Studie der Bundesanstalt für Straßenwesen zum 25-Meter-Lkw
der Abgeordneten Horst Friedrich (Bayreuth), Jan Mücke, Patrick Döring, Joachim Günther (Plauen), Christian Ahrendt, Daniel Bahr (Münster), Uwe Barth, Rainer Brüderle, Angelika Brunkhorst, Ernst Burgbacher, Mechthild Dyckmans, Jörg van Essen, Otto Fricke, Paul K. Friedhoff, Hans-Michael Goldmann, Miriam Gruß, Dr. Christel Happach-Kasan, Heinz-Peter Haustein, Elke Hoff, Dr. Werner Hoyer, Michael Kauch, Dr. Heinrich L. Kolb, Gudrun Kopp, Heinz Lanfermann, Harald Leibrecht, Ina Lenke, Michael Link (Heilbronn), Patrick Meinhardt, Burkhardt Müller-Sönksen, Hans-Joachim Otto (Frankfurt), Detlef Parr, Cornelia Pieper, Gisela Piltz, Jörg Rohde, Frank Schäffler, Dr. Max Stadler, Dr. Rainer Stinner, Carl-Ludwig Thiele, Florian Toncar, Christoph Waitz, Dr. Claudia Winterstein, Dr. Volker Wissing, Dr. Guido Westerwelle und der Fraktion der FDP
Vorbemerkung
Der Einsatz modularer Fahrzeugkombinationen, wie zum Beispiel den „Euro-Combis“, „60-Tonnen-“ oder „25-m-Lkw“ wird aktuell kontrovers diskutiert. Die Bundesregierung hat im Zusammenhang mit der Erteilung von einzelnen Ausnahmegenehmigungen durch die Bundesländer wiederholt auf noch ungeklärte Fragen und die zu diesem Zwecke beauftragten Studien und Untersuchungen hingewiesen.

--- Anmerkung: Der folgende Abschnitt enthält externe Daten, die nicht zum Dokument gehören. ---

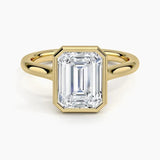alt="An Emarald cut Moissanite engagement ring round shank with a bezel setting, on a gold band, against a white background.Moissanite engagement ring cape town south africa grand diamonds ralph jacobs jeulia "
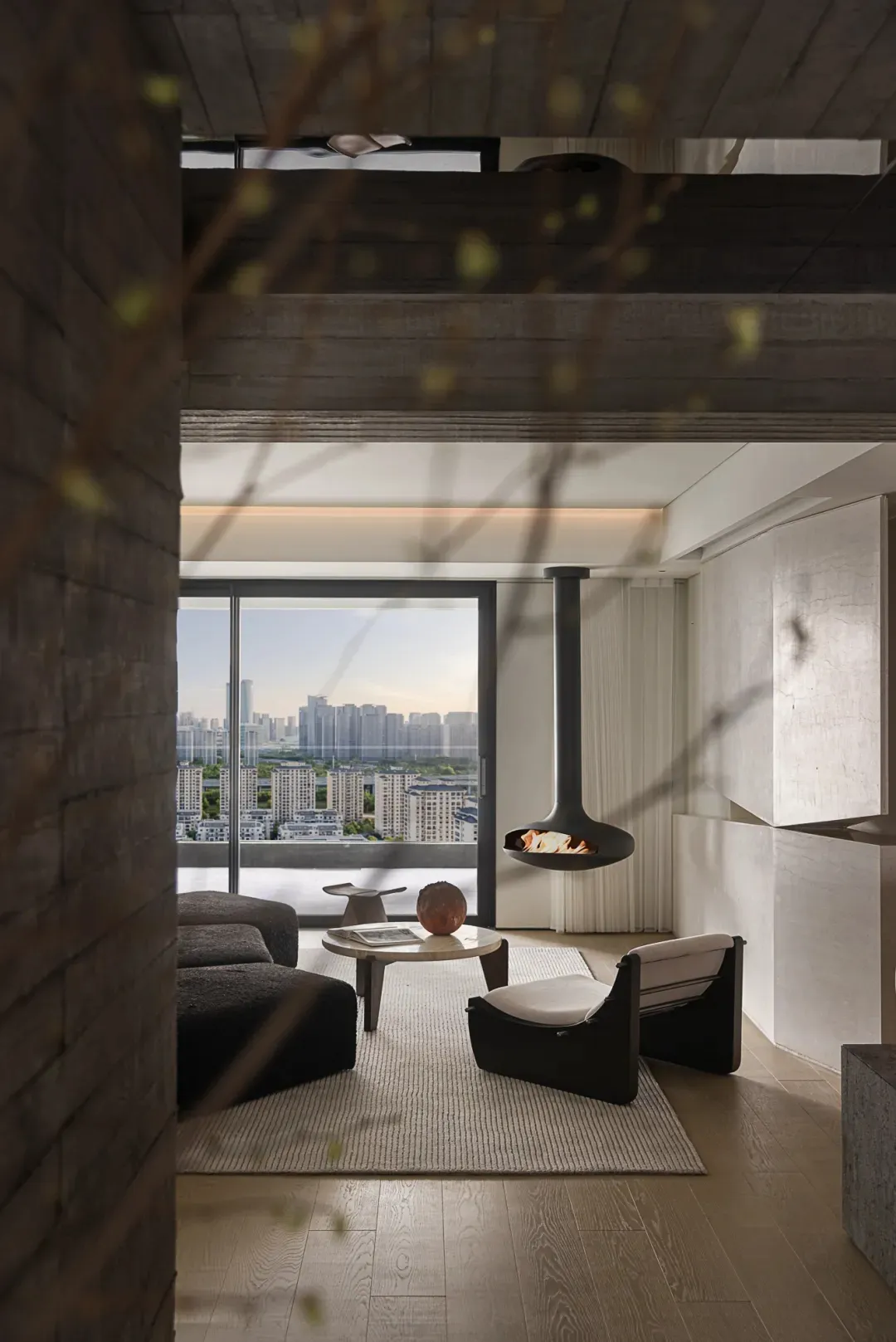 Modern concrete living room with a suspended fireplace, large windows, and minimalist furniture.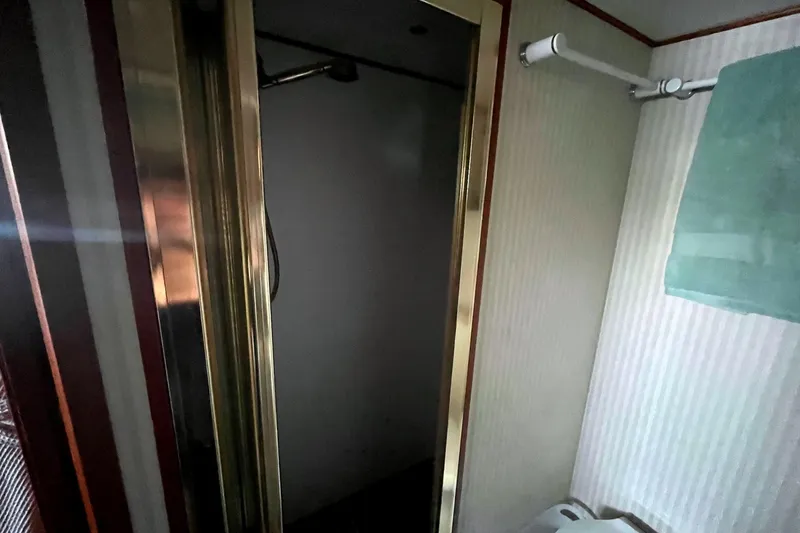Slide: The Image of Bathroom interior of 1999 Jefferson Marquessa 56 yacht with shower and towel rack. - 62
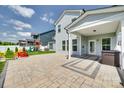 View of a backyard patio with seating, a well-maintained lawn, and privacy fencing at 4023 Spring Garden St, Fort Mill, SC 29715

Wir fragen die Bundesregierung:
Fragen13
Welche Studien und Untersuchungen hat die Bundesregierung im Zusammenhang mit modularen Fahrzeugkombinationen in Auftrag gegeben?
Wann wurden welche Institutionen und mit welchem Fertigstellungszeitpunkt mit der Erarbeitung dieser Studien beauftragt?
Trifft es zu, dass die Erarbeitung der Studie der Bundesanstalt für Straßenwesen (BASt) zu den Auswirkungen längerer und schwererer Fahrzeugkombinationen abgeschlossen ist?
Wenn ja, wann wird die Bundesregierung die Ergebnisse dieser Studie vorlegen?
Warum hat sich die Vorlage des Abschlussberichts und die Veröffentlichung der Ergebnisse mehrfach verzögert?
Wie lautete der konkrete Untersuchungsauftrag, den das Bundesministerium für Verkehr, Bau und Stadtentwicklung (BMVBS) der Bundesanstalt für Straßenwesen erteilt hat?
Trifft es zu, dass der ursprüngliche Untersuchungsauftrag der BASt durch das BMVBS kürzlich erweitert worden ist, und wenn ja, warum?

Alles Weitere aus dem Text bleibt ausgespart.